When they don't show up for the court date ( they never do) the judgment will be in your favor. If they don't pay you, you are now armed with a court judgment in your favor that allows you to place a lien on any item they own that requires a title.
Imagine their suprise when they try to trade in their BMW and they can't because we have a lien on the title. Been there, it works.


----------



## jleampark (Sep 6, 2007)

bpfohler said:


> Send a demand letter certified mail, if it's returned or signed for without receiving payment in 30 days spend $25 at your local County Clerk and file a small claim for the bill and your cost for taking the day off to deal with the BS.
> When they don't show up for the court date ( they never do) the judgment will be in your favor. If they don't pay you, you are now armed with a court judgment in your favor that allows you to place a lien on any item they own that requires a title.
> Imagine their suprise when they try to trade in their BMW and they can't because we have a lien on the title. Been there, it works.


 DAYumm... I like the way you play.

Does it matter if the customer is in another state? I had one guy that took forever to pay.


----------



## Ripcord (Sep 2, 2006)

jleampark said:


> Does it matter if the customer is in another state? I had one guy that took forever to pay.


I think if they're in another state you need to file in small claims court in that state, which will be inconvenient for you. The customer that didn't pay me is in Mississippi. I called Empire Collection and was 100% pleased with the way they handled it. The customer paid the entire invoice and also the collection fee. The whole thing only cost me about twenty bucks. I will definitely use them again if I need to.


----------



## Maxcat (Nov 23, 2014)

Read any fine print with debt collectors. I hired one about 15 years ago and I ended up owing them money. 

They collected less than what their minimum fee was on an invoice and said we owed them the difference on their fee since they were able to collect something. (kinda funny but still makes me mad)

Also check to see if you give up all rights to contact the debtor. After getting hosed on the first one they "collected" we wanted to contact the people who owed us to verify what, if anything, they collected. We didn't contact any others that owed us. Can't remember if it was because of the collection or law but for whatever reason we were afraid to follow up to see if anyone paid and the collection agent just kept the money.

We actually thought we did a good job selecting our collection agency, but not such a good choice. I'd have to be owed bunch before going down that road again.


----------



## Ripcord (Sep 2, 2006)

The one I used charges a straight 33% of what they are able to collect for you. In my case the customer paid the 33% but then I had to pay the collection agency 33% of that 33%, so it cost me a little money but I still got almost the entire amount I was originally owed.


----------



## Hotpuppy (Sep 21, 2016)

This is always a sticky situation. From the sound of it they are just short on money.

I used a few tactics to encourage payment.

First we faxed and emailed and mailed a new invoice at 30 days.
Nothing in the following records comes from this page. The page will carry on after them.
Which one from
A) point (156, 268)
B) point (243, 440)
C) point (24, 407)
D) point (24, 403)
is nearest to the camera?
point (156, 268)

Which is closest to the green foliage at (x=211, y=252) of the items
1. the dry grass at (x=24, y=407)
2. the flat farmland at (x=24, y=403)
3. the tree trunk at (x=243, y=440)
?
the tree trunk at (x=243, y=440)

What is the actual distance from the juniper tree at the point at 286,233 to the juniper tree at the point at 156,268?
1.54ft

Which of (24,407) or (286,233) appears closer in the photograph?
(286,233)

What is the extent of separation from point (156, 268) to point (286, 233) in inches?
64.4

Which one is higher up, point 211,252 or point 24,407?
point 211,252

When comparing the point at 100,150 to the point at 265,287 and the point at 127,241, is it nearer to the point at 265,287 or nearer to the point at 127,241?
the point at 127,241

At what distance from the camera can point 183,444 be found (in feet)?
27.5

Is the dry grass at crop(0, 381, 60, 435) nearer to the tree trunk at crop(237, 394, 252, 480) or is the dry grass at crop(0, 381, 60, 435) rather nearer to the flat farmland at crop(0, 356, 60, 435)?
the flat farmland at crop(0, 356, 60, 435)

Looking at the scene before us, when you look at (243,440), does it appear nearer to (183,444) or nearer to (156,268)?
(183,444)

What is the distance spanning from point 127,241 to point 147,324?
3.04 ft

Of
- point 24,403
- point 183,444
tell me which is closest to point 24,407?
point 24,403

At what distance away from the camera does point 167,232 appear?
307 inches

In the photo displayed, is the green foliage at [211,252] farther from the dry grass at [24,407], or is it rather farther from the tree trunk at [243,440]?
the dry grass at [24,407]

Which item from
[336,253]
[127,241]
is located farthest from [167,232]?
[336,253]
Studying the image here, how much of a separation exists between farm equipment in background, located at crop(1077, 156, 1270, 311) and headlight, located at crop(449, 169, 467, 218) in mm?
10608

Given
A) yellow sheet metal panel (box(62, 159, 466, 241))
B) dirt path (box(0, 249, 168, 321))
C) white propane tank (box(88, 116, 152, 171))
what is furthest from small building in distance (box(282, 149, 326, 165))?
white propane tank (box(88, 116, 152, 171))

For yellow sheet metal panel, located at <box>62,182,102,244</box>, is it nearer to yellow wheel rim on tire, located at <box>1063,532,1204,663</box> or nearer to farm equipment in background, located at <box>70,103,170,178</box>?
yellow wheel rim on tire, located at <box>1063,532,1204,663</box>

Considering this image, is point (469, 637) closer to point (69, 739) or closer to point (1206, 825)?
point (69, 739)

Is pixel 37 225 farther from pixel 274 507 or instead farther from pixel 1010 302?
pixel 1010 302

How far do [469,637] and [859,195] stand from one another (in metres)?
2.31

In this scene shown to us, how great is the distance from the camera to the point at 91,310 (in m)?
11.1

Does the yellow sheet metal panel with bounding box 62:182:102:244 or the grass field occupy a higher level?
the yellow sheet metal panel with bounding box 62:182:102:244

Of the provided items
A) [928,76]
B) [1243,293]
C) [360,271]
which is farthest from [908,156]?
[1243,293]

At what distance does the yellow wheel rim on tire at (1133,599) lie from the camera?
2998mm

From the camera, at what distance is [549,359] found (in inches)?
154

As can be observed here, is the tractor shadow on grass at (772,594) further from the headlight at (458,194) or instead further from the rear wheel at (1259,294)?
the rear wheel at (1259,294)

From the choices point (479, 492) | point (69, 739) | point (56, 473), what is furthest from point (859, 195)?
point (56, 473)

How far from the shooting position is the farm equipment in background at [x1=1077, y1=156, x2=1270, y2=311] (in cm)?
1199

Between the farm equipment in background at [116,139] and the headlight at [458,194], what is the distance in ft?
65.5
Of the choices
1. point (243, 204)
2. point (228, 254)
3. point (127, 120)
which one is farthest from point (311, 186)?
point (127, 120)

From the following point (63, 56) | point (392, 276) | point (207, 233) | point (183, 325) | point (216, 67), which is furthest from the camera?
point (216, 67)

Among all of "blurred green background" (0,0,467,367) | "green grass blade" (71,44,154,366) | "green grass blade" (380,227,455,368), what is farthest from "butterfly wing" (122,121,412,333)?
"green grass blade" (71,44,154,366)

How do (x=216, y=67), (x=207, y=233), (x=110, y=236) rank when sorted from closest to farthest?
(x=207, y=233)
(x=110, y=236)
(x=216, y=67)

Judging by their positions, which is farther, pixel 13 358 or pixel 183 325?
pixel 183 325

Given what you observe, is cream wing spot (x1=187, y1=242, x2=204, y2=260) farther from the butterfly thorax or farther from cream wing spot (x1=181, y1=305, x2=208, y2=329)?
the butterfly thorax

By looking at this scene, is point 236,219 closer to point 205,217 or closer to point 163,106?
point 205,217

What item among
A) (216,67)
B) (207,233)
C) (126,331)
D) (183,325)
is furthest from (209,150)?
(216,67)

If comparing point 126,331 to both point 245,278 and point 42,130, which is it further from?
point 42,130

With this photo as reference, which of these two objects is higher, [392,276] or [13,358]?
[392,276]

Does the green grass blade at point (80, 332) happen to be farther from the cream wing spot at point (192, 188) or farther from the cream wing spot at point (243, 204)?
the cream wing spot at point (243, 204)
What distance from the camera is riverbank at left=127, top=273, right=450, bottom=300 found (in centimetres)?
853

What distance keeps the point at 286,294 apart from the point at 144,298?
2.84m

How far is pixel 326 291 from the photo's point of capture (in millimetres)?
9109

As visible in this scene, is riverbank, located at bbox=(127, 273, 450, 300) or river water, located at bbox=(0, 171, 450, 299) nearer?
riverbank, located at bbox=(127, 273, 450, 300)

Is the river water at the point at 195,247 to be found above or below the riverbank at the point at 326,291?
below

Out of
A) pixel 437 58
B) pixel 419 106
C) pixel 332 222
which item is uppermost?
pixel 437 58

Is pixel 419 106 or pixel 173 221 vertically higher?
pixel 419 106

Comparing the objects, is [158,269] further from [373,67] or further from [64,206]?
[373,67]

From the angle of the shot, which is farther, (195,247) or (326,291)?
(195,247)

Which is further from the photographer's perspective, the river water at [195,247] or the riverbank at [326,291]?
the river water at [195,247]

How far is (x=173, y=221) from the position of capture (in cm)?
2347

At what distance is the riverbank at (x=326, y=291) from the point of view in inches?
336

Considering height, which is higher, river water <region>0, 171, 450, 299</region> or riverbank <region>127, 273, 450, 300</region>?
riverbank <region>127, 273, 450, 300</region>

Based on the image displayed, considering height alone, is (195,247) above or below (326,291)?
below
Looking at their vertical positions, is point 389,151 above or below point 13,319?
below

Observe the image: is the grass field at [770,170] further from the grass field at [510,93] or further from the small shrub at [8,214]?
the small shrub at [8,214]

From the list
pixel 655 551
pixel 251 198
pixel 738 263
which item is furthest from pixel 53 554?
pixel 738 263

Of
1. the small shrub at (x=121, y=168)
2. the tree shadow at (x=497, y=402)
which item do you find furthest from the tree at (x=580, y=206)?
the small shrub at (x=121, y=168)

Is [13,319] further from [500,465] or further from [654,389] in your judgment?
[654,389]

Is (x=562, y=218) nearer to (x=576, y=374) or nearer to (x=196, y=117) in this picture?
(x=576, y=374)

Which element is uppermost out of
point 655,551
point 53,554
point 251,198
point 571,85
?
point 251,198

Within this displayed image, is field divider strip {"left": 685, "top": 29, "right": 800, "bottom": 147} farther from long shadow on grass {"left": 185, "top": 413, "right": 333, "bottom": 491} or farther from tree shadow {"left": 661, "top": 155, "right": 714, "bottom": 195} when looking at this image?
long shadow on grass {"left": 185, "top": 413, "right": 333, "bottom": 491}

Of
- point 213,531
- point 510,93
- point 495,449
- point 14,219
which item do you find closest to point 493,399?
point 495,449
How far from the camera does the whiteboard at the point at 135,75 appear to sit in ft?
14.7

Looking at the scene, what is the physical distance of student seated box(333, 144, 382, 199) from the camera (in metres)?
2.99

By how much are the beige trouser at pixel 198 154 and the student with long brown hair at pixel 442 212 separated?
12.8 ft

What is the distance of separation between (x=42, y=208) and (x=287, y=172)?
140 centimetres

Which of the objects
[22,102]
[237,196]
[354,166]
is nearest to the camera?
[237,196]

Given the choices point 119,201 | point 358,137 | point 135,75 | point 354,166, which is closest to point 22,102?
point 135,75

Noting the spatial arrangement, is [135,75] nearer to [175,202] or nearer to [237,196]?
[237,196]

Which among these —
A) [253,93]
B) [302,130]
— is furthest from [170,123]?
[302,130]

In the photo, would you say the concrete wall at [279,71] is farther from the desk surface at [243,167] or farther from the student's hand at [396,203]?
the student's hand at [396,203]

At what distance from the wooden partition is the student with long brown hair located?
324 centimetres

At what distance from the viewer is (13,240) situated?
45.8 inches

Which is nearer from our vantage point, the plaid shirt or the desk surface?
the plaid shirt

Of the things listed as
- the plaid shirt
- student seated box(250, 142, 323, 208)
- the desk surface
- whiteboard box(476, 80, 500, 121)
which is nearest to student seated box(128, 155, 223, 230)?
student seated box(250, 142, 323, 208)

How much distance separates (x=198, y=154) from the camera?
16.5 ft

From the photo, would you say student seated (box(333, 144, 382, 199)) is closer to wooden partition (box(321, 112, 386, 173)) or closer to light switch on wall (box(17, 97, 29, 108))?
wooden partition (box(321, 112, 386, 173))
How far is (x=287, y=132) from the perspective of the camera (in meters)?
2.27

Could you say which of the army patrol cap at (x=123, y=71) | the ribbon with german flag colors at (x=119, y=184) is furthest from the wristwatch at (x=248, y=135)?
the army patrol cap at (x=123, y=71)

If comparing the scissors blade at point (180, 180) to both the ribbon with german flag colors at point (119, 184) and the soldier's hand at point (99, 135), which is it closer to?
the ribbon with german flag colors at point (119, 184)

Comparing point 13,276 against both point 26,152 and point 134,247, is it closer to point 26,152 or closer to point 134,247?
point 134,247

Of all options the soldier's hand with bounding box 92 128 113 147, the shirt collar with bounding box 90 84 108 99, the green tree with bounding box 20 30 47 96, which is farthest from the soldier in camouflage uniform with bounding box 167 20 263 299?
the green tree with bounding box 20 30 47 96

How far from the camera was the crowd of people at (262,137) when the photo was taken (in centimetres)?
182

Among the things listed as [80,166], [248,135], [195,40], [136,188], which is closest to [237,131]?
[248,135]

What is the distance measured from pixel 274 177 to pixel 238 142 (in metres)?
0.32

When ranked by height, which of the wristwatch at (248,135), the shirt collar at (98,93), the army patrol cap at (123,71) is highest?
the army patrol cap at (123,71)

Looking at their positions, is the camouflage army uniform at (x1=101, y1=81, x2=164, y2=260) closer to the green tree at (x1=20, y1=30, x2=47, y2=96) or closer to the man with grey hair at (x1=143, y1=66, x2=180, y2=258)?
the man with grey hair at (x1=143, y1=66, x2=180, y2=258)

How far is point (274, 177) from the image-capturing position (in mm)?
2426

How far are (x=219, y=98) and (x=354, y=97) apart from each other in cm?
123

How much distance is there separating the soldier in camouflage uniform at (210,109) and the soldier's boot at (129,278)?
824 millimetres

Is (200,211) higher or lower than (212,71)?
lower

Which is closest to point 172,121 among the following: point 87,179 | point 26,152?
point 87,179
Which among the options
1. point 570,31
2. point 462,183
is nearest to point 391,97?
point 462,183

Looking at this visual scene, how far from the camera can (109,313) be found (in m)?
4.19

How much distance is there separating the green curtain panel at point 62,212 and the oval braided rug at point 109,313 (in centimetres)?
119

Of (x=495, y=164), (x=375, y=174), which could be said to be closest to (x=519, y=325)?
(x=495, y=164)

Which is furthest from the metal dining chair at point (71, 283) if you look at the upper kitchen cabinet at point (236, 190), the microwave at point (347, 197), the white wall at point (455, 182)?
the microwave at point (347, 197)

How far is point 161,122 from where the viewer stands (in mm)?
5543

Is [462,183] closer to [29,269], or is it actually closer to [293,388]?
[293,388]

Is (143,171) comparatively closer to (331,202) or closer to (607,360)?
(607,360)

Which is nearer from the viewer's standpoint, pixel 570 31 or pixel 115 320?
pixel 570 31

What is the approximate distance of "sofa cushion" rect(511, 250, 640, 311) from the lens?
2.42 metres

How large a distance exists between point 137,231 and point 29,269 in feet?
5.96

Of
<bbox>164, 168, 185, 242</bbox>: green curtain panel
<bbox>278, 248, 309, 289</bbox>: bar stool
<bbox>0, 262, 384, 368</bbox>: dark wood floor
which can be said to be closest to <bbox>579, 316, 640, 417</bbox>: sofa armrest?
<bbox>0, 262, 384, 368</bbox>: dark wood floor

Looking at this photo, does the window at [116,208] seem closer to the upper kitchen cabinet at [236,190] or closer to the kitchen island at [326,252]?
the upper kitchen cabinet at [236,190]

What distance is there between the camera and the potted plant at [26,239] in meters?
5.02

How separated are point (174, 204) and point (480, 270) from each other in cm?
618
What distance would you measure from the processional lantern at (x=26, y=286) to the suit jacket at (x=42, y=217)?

Then again at 45 days and 60 days.

We would hold any new work at 60 days.

After 60 days I had a firm in Dallas we turned it over to. I would always call them first and tell them that I did not want to turn it over for collections and ask where we were at on payment. I could often get it paid by credit card at this point. I didn't care because losing 3% beat losing 30% for credit.

big companies are the worst. We used to jokingly refer to it as Net 30/120 meaning we extend 30 and they take 120 to pay. It was part of doing business with them and you eventually got paid. 

My advice: Don't lend anything you can't afford to lose.

We also did a fair amount of contract work and I would report them as late with ASI and SAGE which dinged their wholesale credit and warned others they didn't pay or didn't pay on time. I wouldn't extend credit without pulling a D&B for commercial customers or a ASI report for wholesale customers.


----------